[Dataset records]
'''

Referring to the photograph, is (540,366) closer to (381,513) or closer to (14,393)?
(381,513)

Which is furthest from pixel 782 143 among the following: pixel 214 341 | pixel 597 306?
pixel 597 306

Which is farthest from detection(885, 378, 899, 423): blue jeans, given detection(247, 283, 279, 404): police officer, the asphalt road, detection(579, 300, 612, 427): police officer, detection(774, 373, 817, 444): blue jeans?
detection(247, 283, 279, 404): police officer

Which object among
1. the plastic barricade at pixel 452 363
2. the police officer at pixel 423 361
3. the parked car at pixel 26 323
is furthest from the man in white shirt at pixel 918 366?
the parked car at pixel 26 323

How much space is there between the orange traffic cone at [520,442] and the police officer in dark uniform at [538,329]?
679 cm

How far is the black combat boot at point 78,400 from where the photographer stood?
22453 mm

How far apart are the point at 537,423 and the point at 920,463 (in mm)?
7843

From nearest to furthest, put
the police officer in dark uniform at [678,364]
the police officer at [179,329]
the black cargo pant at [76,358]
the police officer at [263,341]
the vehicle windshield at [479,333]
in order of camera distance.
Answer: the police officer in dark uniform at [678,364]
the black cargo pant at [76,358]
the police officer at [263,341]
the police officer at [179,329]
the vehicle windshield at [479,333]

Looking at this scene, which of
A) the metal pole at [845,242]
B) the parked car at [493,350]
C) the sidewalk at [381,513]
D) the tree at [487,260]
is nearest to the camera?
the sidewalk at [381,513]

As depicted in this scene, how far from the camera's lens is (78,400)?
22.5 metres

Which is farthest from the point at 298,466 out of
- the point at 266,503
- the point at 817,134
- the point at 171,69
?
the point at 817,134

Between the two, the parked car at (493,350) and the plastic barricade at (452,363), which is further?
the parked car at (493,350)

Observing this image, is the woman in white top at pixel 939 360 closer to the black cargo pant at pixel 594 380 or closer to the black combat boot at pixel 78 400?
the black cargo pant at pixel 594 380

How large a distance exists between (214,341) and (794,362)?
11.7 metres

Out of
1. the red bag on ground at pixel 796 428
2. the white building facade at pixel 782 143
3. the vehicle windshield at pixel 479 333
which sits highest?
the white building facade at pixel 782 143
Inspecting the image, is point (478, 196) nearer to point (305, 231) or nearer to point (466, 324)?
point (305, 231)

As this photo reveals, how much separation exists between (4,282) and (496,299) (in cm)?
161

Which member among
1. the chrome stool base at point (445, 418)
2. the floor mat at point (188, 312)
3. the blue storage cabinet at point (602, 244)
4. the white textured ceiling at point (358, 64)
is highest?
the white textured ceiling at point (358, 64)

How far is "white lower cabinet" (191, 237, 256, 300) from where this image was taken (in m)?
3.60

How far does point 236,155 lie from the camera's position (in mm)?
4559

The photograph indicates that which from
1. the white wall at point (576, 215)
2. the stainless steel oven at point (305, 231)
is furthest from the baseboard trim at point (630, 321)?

'''

Problem description: Output the listing above exactly as it appears.

Response to the task:
Referring to the photograph, is (540,366) closer to (381,513) or closer to (14,393)?
(381,513)

Which is furthest from pixel 782 143 among the following: pixel 214 341 | pixel 597 306?
pixel 597 306

Which is farthest from detection(885, 378, 899, 423): blue jeans, given detection(247, 283, 279, 404): police officer, the asphalt road, detection(579, 300, 612, 427): police officer, detection(774, 373, 817, 444): blue jeans?
detection(247, 283, 279, 404): police officer

Which object among
1. the plastic barricade at pixel 452 363
2. the police officer at pixel 423 361
3. the parked car at pixel 26 323
is furthest from the man in white shirt at pixel 918 366?
the parked car at pixel 26 323

How much space is there between the orange traffic cone at [520,442] and the police officer in dark uniform at [538,329]?
679 cm

How far is the black combat boot at point 78,400 from where the photographer stood?
22453 mm

How far apart are the point at 537,423 and the point at 920,463 (in mm)?
7843

From nearest to furthest, put
the police officer in dark uniform at [678,364]
the police officer at [179,329]
the black cargo pant at [76,358]
the police officer at [263,341]
the vehicle windshield at [479,333]
in order of camera distance.
Answer: the police officer in dark uniform at [678,364]
the black cargo pant at [76,358]
the police officer at [263,341]
the police officer at [179,329]
the vehicle windshield at [479,333]

Looking at this scene, which of
A) the metal pole at [845,242]
B) the parked car at [493,350]
C) the sidewalk at [381,513]
D) the tree at [487,260]
is nearest to the camera?
the sidewalk at [381,513]

As depicted in this scene, how far from the camera's lens is (78,400)?
22.5 metres

Which is farthest from the point at 298,466 out of
- the point at 266,503
- the point at 817,134
- the point at 171,69
?
the point at 817,134

Between the two, the parked car at (493,350) and the plastic barricade at (452,363), which is further?
the parked car at (493,350)

Observing this image, is the woman in white top at pixel 939 360 closer to the black cargo pant at pixel 594 380 or closer to the black combat boot at pixel 78 400?
the black cargo pant at pixel 594 380

How large a distance exists between (214,341) and (794,362)?
11.7 metres

Out of
1. the red bag on ground at pixel 796 428
2. the white building facade at pixel 782 143
3. the vehicle windshield at pixel 479 333
which sits highest?
the white building facade at pixel 782 143
Inspecting the image, is point (478, 196) nearer to point (305, 231) or nearer to point (466, 324)?
point (305, 231)

As this photo reveals, how much separation exists between (4,282) and (496,299) (in cm)?
161

Which member among
1. the chrome stool base at point (445, 418)
2. the floor mat at point (188, 312)
3. the blue storage cabinet at point (602, 244)
4. the white textured ceiling at point (358, 64)
is highest?
the white textured ceiling at point (358, 64)

How far is "white lower cabinet" (191, 237, 256, 300) from where this image was taken (in m)?
3.60

How far does point 236,155 lie from the camera's position (in mm)?
4559

The photograph indicates that which from
1. the white wall at point (576, 215)
2. the stainless steel oven at point (305, 231)
is furthest from the baseboard trim at point (630, 321)?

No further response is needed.